This was clearly in contradiction with the Lomé Convention between the EU and its former colonies in Africa, the Caribbean and the Pacific (ACP), which had been drawn up from a development policy perspective. A policy that recognised that trade can contribute to development. The fourth Lomé Convention was signed on 15 December 1989, and included a so-called Banana Protocol. The Banana Protocol gave special concessions to ACP countries. It said that no ACP country should, as a consequence of the establishment of the single European Market, be placed in a less favourable position with respect to banana exports to the EU.

World banana exports 1992
Ecuador 21%
Costa Rica 16%
Colombia 13%
Honduras 7%
Phillipines 5%
Guatemala 4%
World banana imports 1992
EU 44%
US 26%
Japan 10%
Significance of banana exports 1992
Banana exports as a % of total exports
St Lucia 56
St Vincent 55
Costa Rica 28
Honduras 25
Ecuador 22
Panama 18
Source: UNCTAD, Commodity Yearbook 1994
EU banana imports 1982 1993
Belgium/Luxemburg x  
Denmark x  
France
(incl. Guadeloupe & Martinique)
x  
Germany x  
Greece x  
Ireland x  
Italy x  
Netherlands x  
Portugal x  
Spain x  
Great Britain x  
Total EU banana imports: 1982 2371200 tons
1993 3601700 tons
The price of 1 kilo Chiquita bananas
Total price dutch guilders 3,60
producer 0,26
export costs 0,17
transport 0,45
gross profit 0,63
taxes 0,83
distribution 1,26
Source: Solidaridad, De gelekoorts, 1994. The Banana Regulation

The European Union's new banana policy, as laid down in Regulation 404/93, became effective on 1 July 1993. It seeks to combine two of the Community's objectives: creating an integrated market for bananas and ensuring access to that market for ACP and European suppliers. It involves a combination of tariffs and quotas. Community bananas form a special category.

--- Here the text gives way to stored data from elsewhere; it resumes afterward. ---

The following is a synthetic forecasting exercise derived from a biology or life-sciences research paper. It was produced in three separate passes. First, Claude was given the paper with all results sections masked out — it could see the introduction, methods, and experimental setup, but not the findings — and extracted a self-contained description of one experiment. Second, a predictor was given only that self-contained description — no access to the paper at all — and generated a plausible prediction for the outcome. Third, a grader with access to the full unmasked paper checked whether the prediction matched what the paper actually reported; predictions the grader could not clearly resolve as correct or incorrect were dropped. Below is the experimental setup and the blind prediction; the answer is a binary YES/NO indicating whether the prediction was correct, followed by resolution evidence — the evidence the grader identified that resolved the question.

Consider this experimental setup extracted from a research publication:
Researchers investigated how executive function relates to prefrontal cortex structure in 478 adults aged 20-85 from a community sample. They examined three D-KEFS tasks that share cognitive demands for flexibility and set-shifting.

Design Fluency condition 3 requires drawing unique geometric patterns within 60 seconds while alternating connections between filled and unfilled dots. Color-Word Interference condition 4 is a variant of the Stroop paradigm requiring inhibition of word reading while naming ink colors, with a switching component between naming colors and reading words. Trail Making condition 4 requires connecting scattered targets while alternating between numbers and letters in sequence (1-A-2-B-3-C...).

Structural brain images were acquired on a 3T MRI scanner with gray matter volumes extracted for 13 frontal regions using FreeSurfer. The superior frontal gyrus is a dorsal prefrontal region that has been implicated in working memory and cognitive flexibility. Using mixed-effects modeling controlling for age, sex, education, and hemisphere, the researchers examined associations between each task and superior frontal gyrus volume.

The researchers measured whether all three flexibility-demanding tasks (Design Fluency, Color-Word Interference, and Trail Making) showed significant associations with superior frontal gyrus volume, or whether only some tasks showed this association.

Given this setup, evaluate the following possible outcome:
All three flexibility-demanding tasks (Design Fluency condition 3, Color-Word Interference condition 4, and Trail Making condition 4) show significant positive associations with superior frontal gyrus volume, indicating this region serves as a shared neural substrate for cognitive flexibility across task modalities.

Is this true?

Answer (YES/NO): YES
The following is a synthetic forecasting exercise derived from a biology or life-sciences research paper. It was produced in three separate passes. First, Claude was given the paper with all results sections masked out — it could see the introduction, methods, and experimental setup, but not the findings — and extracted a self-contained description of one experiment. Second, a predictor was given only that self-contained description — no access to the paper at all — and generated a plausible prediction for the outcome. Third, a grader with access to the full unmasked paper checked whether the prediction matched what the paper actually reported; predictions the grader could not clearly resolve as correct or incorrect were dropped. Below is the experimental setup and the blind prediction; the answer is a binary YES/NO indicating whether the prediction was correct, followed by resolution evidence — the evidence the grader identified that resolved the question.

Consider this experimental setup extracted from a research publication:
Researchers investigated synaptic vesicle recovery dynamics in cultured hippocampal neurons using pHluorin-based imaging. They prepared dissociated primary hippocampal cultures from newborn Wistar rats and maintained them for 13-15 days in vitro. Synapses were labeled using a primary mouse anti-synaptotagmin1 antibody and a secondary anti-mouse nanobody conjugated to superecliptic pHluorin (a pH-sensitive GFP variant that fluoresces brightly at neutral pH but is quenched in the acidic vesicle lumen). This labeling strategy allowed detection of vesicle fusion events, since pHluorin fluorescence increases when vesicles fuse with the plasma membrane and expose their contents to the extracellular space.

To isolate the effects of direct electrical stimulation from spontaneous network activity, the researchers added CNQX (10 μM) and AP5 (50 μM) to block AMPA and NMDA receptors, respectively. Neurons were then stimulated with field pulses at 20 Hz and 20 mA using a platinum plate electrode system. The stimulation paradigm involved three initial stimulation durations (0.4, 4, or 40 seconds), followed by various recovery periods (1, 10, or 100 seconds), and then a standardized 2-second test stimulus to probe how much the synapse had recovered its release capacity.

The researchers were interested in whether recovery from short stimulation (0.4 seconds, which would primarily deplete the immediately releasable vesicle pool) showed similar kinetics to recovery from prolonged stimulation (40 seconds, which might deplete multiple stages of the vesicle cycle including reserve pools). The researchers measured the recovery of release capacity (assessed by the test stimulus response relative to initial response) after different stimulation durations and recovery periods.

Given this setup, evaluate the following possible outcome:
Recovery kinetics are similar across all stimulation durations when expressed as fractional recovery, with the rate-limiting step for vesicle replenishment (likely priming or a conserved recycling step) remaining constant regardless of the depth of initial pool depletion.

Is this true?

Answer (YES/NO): NO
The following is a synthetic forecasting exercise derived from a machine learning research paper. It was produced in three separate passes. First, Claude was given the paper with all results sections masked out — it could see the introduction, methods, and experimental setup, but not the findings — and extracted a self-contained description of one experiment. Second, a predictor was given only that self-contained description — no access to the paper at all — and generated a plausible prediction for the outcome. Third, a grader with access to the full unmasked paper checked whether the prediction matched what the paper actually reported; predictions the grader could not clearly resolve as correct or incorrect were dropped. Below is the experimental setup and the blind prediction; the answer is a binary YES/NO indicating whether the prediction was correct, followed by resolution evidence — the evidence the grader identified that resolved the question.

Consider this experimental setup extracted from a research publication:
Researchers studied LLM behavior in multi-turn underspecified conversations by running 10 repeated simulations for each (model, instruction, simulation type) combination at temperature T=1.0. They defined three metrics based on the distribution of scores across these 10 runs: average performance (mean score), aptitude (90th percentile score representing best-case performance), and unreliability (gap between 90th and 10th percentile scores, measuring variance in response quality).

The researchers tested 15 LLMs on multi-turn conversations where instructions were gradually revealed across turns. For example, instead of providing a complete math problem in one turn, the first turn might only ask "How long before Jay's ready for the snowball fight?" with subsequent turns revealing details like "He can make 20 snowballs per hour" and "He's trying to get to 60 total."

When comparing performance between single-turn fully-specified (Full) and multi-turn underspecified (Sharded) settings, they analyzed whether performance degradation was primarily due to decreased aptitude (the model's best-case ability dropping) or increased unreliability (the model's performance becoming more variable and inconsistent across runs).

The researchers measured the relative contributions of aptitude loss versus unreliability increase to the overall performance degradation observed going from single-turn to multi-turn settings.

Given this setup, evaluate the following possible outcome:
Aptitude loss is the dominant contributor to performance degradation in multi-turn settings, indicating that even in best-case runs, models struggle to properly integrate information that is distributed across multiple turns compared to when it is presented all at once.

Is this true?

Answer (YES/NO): NO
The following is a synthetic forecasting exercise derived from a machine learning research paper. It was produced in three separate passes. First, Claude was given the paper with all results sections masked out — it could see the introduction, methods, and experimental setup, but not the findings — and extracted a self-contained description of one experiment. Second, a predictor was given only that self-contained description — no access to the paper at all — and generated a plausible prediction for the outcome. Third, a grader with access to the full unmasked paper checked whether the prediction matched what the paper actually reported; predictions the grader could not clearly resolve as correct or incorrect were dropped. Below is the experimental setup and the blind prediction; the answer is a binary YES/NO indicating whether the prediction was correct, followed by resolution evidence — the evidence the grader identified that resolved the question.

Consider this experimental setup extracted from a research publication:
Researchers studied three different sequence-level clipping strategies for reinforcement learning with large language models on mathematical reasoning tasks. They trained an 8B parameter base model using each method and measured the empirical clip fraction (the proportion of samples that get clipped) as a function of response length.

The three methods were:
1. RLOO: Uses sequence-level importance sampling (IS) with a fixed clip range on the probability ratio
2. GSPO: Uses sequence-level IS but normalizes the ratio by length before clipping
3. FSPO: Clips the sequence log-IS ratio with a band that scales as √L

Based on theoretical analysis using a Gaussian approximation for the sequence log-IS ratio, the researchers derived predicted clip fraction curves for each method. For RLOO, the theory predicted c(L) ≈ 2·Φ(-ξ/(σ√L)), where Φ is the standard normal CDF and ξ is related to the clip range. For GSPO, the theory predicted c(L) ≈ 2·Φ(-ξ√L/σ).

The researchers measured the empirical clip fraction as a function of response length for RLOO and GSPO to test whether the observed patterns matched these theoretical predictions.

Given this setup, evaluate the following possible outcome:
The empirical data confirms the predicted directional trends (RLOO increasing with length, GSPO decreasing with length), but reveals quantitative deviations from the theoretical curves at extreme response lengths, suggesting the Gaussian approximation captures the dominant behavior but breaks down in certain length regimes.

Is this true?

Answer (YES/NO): NO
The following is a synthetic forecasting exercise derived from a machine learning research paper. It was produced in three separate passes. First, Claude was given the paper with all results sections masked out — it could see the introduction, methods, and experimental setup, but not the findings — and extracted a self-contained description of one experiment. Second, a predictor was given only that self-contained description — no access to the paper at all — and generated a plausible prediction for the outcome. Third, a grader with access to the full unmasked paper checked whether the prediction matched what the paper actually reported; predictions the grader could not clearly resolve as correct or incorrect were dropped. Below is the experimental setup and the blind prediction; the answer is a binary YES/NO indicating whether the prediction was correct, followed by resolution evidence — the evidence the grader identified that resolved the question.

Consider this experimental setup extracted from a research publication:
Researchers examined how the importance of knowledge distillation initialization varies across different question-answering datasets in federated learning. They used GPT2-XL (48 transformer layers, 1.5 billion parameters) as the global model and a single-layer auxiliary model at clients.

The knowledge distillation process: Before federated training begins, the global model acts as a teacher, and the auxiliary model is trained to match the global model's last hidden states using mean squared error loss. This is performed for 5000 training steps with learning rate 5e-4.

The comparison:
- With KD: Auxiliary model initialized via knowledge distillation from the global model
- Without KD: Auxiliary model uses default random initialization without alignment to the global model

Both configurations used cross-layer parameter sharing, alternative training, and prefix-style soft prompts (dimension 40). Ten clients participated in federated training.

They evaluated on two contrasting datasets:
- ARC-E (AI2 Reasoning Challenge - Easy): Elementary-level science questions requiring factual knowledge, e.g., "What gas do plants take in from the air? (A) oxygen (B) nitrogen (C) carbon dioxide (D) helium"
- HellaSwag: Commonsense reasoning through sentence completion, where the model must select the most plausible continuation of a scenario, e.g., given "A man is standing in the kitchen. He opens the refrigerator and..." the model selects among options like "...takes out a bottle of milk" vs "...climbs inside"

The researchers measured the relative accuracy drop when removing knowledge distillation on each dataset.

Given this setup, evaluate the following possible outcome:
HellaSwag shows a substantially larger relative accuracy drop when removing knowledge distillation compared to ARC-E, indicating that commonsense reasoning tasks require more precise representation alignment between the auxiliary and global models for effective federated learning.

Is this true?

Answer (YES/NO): NO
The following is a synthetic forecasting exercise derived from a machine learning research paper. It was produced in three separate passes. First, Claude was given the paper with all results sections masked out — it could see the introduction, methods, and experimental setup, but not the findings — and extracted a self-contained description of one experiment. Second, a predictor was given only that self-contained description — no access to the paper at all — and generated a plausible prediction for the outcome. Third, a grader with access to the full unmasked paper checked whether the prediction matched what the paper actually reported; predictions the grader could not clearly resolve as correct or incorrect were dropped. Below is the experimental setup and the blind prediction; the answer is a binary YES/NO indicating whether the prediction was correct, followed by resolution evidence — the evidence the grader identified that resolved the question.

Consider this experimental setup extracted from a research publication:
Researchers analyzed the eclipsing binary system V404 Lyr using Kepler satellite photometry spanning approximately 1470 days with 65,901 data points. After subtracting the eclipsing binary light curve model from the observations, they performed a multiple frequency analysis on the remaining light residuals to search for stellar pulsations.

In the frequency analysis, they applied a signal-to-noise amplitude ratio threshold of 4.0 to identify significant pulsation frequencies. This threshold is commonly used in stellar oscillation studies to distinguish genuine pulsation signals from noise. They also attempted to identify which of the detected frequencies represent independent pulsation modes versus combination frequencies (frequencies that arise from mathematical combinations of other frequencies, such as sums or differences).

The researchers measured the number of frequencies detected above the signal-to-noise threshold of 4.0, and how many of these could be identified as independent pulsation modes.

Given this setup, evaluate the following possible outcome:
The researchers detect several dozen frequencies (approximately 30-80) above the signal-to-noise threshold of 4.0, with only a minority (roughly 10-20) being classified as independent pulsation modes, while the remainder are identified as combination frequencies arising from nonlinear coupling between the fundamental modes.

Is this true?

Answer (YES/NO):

They are not subject to any customs duties, because they come from European territory and do not enter the Community anywhere. Yet, a ceiling has been placed on the import of Community bananas; imports exceeding the quota are subject to a levy. ACP bananas may be imported tariff-free up to a certain maximum. In this case, too, a levy of 750 ECU per tonne is imposed when the quota is exceeded. Community bananas were assigned a quota of 854,000 tonnes, whereas the ACP quota was established at 857,700 tonnes.

Besides the Community bananas and the traditional ACP bananas, the Regulation also includes provisions for non-traditional ACP bananas (i.e. bananas that come on top of the fixed quota) and the so-called dollar bananas. The latter are produced in Latin America and owe their name to the fact that they are traded by North American TNCs. To protect Community and ACP bananas from competition of cheap dollar bananas, a quota for dollar bananas was fixed at 2,000,000 tonnes - a decrease of 600,000 tonnes compared to 1992 imports. Moreover, imports of these bananas are subject to a tariff of 100 ECU per tonne, and an additional levy of 850 ECU is imposed on every tonne in excess of the quota. This put the dollar banana in an impossible competitive position. The Latin American producing countries challenged the arrangement and submitted their complaint to a GATT panel.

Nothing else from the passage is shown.